Trump administration cuts medical aid to Palestinians

File photo: Wikimedia Commons/Edi Israel
Sept. 8 (UPI) — More than $20 million in foreign aid to East Jerusalem hospitals was cut from a previously approved U.S. budget, a decision the Trump administration announced Friday.A State Department official said $25 million that was planned for the East Jerusalem Hospital Network, a group of hospitals providing care mostly to Palestinians, will be used for other priorities including programs in the Middle East, Africa, South and East Asia that counter the threat of the Islamic State.

The funding also will be redirected to counter threats by Syria, Iran and North Korea and help Columbia and other countries manage migrants from Venezuela.

The cut is part of President Donald Trump‘s plan to pressure Palestinians to make a peace deal with Israel.

Adnan Husseini, Palestinian Authority minister for Jerusalem affairs said the move is not surprising.

“Let America know that all these acts will not change our position toward our cause one bit. On the contrary, it consolidates our positions toward every issue, including Jerusalem,” Husseini said.

Dave Harden, a former U.S. official overseeing aid to the Palestinians under the Obama administration, said the move was “particularly vindictive” and could cause the collapse of hospitals including Augusta Victoria Hospital, run by the Lutheran World Federation, and St.
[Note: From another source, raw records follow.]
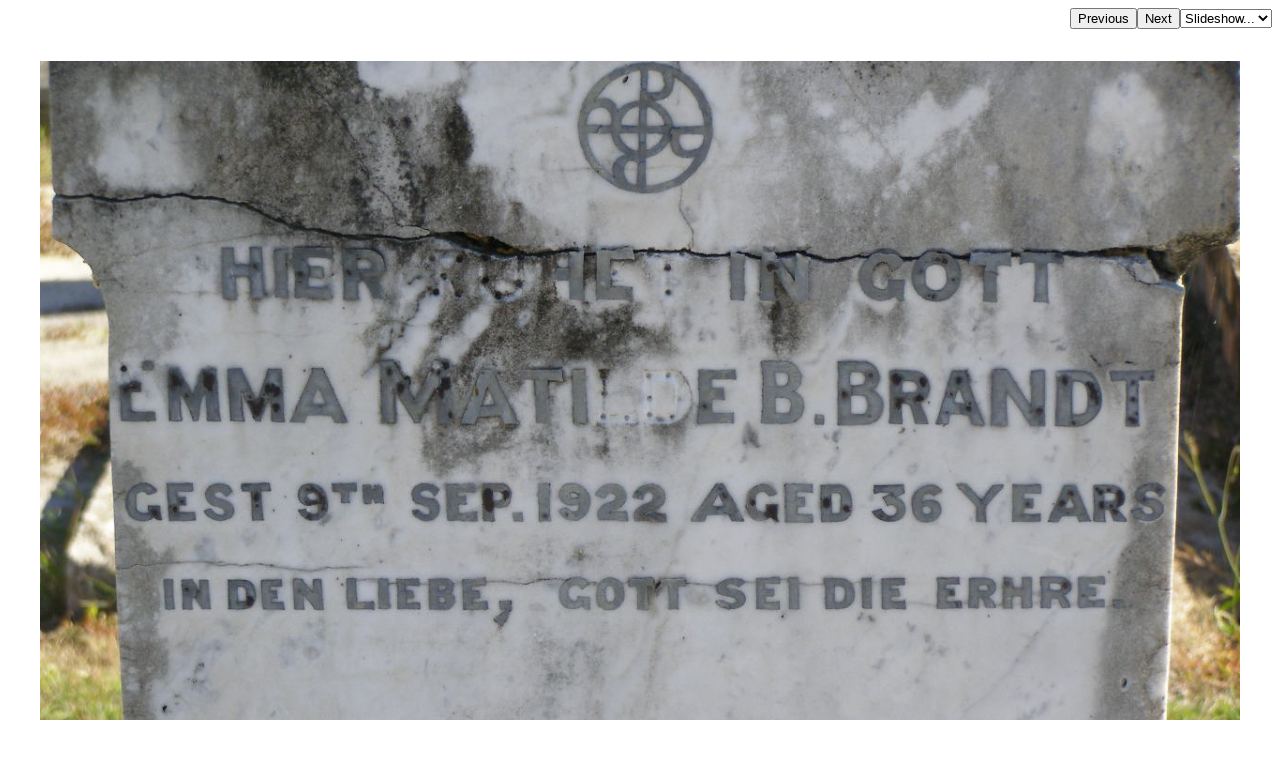

--- FILE ---
content_type: text/html; charset=UTF-8
request_url: http://chapelhill.homeip.net/FamilyHistory/Photos/Pimpama_Island-Gold_Coast/index.php?image=DH-0235.JPG&originalimage=true&d=d.html
body_size: 1836
content:

<HEAD>
<TITLE>Emma Matilde B. BRANDT, died 9 Sept 1922 aged 36 years; Pimpama Island cemetery, Gold Coast </TITLE>
<META HTTP-EQUIV="content-language" CONTENT="en">
<meta name="viewport" content="width=device-width, initial-scale=1.0"><meta name='DESCRIPTION' content='Emma Matilde B. BRANDT, died 9 Sept 1922 aged 36 years; Pimpama Island cemetery, Gold Coast '></HEAD>
<BODY BGCOLOR="#FFFFFF" TEXT="#000000"  LINK="#000055" VLINK="#550055" BACKGROUND="" BGPROPERTIES="fixed">
<TABLE ALIGN=RIGHT CELLPADDING=0 CELLSPACING=0><TR><TD><FORM ACTION="index.php">
            <INPUT TYPE=hidden name=image value="DH-0234.JPG">
            <INPUT TYPE=submit VALUE=Previous></FORM></TD><TD><FORM ACTION="index.php">
            <INPUT TYPE=hidden name=image value="DH-0236.JPG">
            <INPUT TYPE=submit VALUE=Next></FORM></TD><TD><FORM NAME=auto><SELECT NAME=popup onChange="window.location=document.auto.popup.options[document.auto.popup.selectedIndex].value">
   <OPTION VALUE="javascript:void(0)">Slideshow...</OPTION>
   <OPTION VALUE="index.php?image=DH-0236.JPG&slide=2">2 seconds</OPTION>
   <OPTION VALUE="index.php?image=DH-0236.JPG&slide=5">5 seconds</OPTION>
   <OPTION VALUE="index.php?image=DH-0236.JPG&slide=7">7 seconds</OPTION>
   <OPTION VALUE="index.php?image=DH-0236.JPG&slide=10">10 seconds</OPTION>
   <OPTION VALUE="index.php?image=DH-0236.JPG&slide=20">20 seconds</OPTION>
   <OPTION VALUE="index.php?image=DH-0236.JPG&slide=30">30 seconds</OPTION>
   <OPTION VALUE="index.php?image=DH-0236.JPG&slide=40">40 seconds</OPTION>
   <OPTION VALUE="index.php?image=DH-0236.JPG&slide=50">50 seconds</OPTION>
   <OPTION VALUE="index.php?image=DH-0236.JPG&slide=60">60 seconds</OPTION>
</SELECT></FORM></TD></TR></TABLE>
<BR CLEAR=ALL><CENTER><P>
<IMG  style="max-width: 95%" SRC="DH-0235.JPG">
</P></CENTER><H3 align=left>Emma Matilde B. BRANDT, <br>died 9 Sept 1922 aged 36 years; <br>Pimpama Island cemetery, Gold Coast <br></H3><br><hr>
<a target="_top" href="index.php">All the headstone photos in 
Pimpama Island, Gold Coast</a><br>
Names in <a href="MI.html">photographed</a> order.<br>
Names in <a href="NameIndex.html">alphabetical</a> order.<br>
<form name="search" action="../search.php" method="post"> <input
 name="names" size="50" value=" " type="text"><input name="go"
 value="Inscriptions Search" type="submit">
</form>
Latitude -27.773273, Longitude 153.338453
<br>Latitude -27&deg; 46&rsquo; 24&quot;, Longitude 153&deg; 20&rsquo; 18&quot;<p>
	<a target="_blank" href="GoogleEarth.html">GoogleMap</a>
 or <a href='GoogleEarth.kmz' type='application/vnd.google-earth.kmz'>GoogleEarth map application </a> for Pimpama Island, Gold Coast. <small><a href='../PhotoCollectionExplanations.html#GoogleEarth'> (What's this?)</a></small><br><a href="../index.htm" target="_top">All the cemeteries</a><br>
&copy; Copyright 1996-2026 Kerry Raymond and David Horton<br>
<!-- Google Custom Search Engine -   http://www.google.com/cse/manage/create -->
<script>
  (function() {
    var cx = '000272882267813163788:rwwltuyla3g';
    var gcse = document.createElement('script');
    gcse.type = 'text/javascript';
    gcse.async = true;
    gcse.src = 'https://cse.google.com/cse.js?cx=' + cx;
    var s = document.getElementsByTagName('script')[0];
    s.parentNode.insertBefore(gcse, s);
  })();
</script>
<gcse:search></gcse:search>
<!--
<br><hr>
<center>
<script data-ad-client="ca-pub-3728340925194416" async src="https://pagead2.googlesyndication.com/pagead/js/adsbygoogle.js"></script>
</center>
-->
<!-- Google AdSense code 16/5/2024
-->
<script async src="https://pagead2.googlesyndication.com/pagead/js/adsbygoogle.js?client=ca-pub-3728340925194416"
     crossorigin="anonymous"></script>
<ins class="adsbygoogle"
     style="display:block"
     data-ad-format="fluid"
     data-ad-layout-key="-gl+i-1v-ae+qz"
     data-ad-client="ca-pub-3728340925194416"
     data-ad-slot="5703662249"
 data-overlays="bottom"
></ins>
<script>
     (adsbygoogle = window.adsbygoogle || []).push({});
</script>
<!-- END Google AdSense code  -->



<!-- Google tag (gtag.js) -->
<script async src="https://www.googletagmanager.com/gtag/js?id=G-ZG6VGRPBL6"></script>
<script>
  window.dataLayer = window.dataLayer || [];
  function gtag(){dataLayer.push(arguments);}
  gtag('js', new Date());

  gtag('config', 'G-ZG6VGRPBL6');
</script>
`
</BODY>

--- FILE ---
content_type: text/html; charset=utf-8
request_url: https://www.google.com/recaptcha/api2/aframe
body_size: 113
content:
<!DOCTYPE HTML><html><head><meta http-equiv="content-type" content="text/html; charset=UTF-8"></head><body><script nonce="hbWuOh5QhvNGn5f0NaCl9Q">/** Anti-fraud and anti-abuse applications only. See google.com/recaptcha */ try{var clients={'sodar':'https://pagead2.googlesyndication.com/pagead/sodar?'};window.addEventListener("message",function(a){try{if(a.source===window.parent){var b=JSON.parse(a.data);var c=clients[b['id']];if(c){var d=document.createElement('img');d.src=c+b['params']+'&rc='+(localStorage.getItem("rc::a")?sessionStorage.getItem("rc::b"):"");window.document.body.appendChild(d);sessionStorage.setItem("rc::e",parseInt(sessionStorage.getItem("rc::e")||0)+1);localStorage.setItem("rc::h",'1769009753399');}}}catch(b){}});window.parent.postMessage("_grecaptcha_ready", "*");}catch(b){}</script></body></html>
John Eye Hospital.

Hanan Ashrawia, executive committee member of the Palestine Liberation Organization, said the act is “political blackmail” that goes against the norms of human decency and morality.

Ashrawia said cutting vital funds to hospitals in East Jerusalem could cause serious instability and grave harm to thousands of Palestinian patients and their families from across the West Bank and Gaza Strip and hurt the livelihood of thousands of workers in the Palestinian healthcare sector.

The Trump administration has cut more than $200 million in aid to Palestinians in the West Bank and Gaza. The aid that was part of the State Department’s Economic Support and Development Fund, allocations planned for West Bank and Gaza programs totaling around $230 million.

Since January, the money had been frozen because Trump ordered a review to make sure it was being spent in the U.S. national interest.

“But with the Palestinians no longer willing to talk peace, why should we make any of these massive future payments to them?” Trump had tweeted about the funding.